● Raw data:
....................

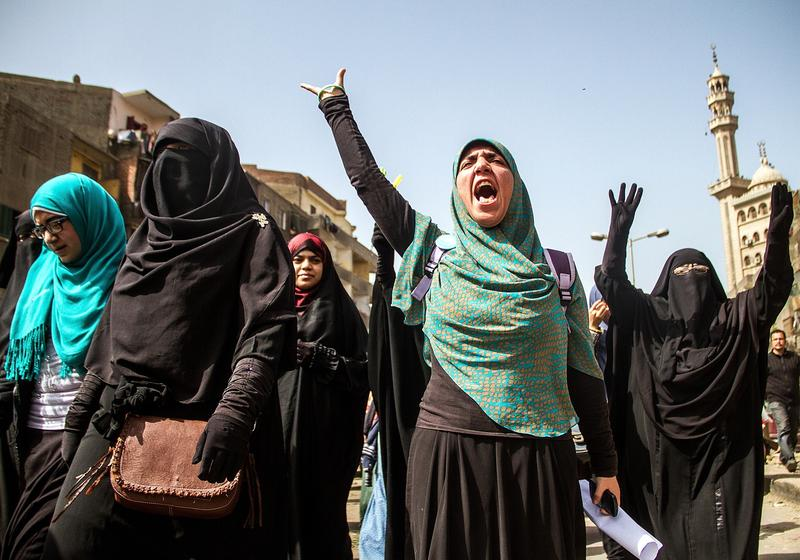 Women flash Rabia sign as Egyptians who call themselves as 'Anti-Coup demonstrators' stage a demonstration in the Al-Matariyyah district of Cairo, Egypt on February 27, 2015.
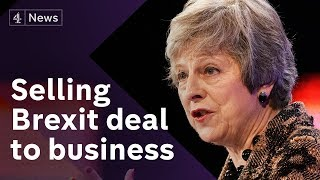May defends her Brexit deal to business leaders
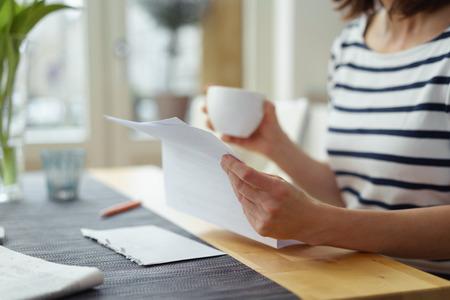 Frau liest ein Dokument am Esstisch, als sie eine Tasse Kaffee am Morgen genießt, Nahaufnahme von den Händen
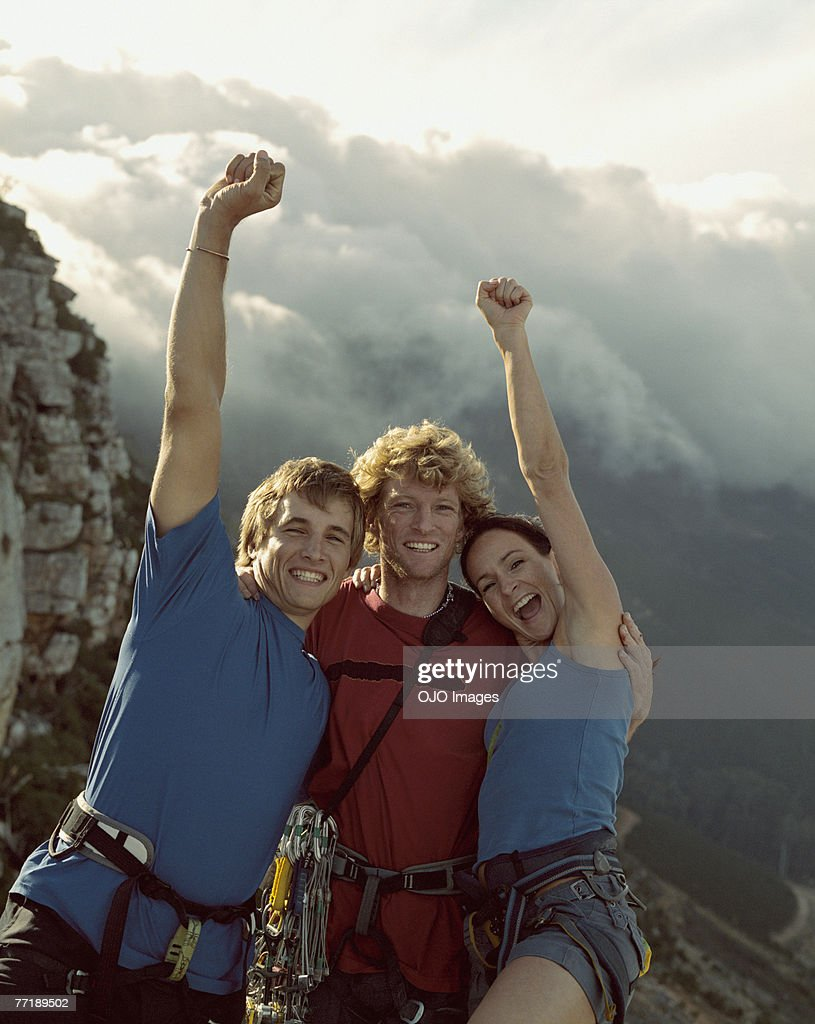 Three mountain climbers with their arms raised in the air : Stock Photo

....................

● Action item:
Return the listing verbatim, pictures omitted.

● Solution to this exercise:
 Women flash Rabia sign as Egyptians who call themselves as 'Anti-Coup demonstrators' stage a demonstration in the Al-Matariyyah district of Cairo, Egypt on February 27, 2015.
May defends her Brexit deal to business leaders
 Frau liest ein Dokument am Esstisch, als sie eine Tasse Kaffee am Morgen genießt, Nahaufnahme von den Händen
 Three mountain climbers with their arms raised in the air : Stock Photo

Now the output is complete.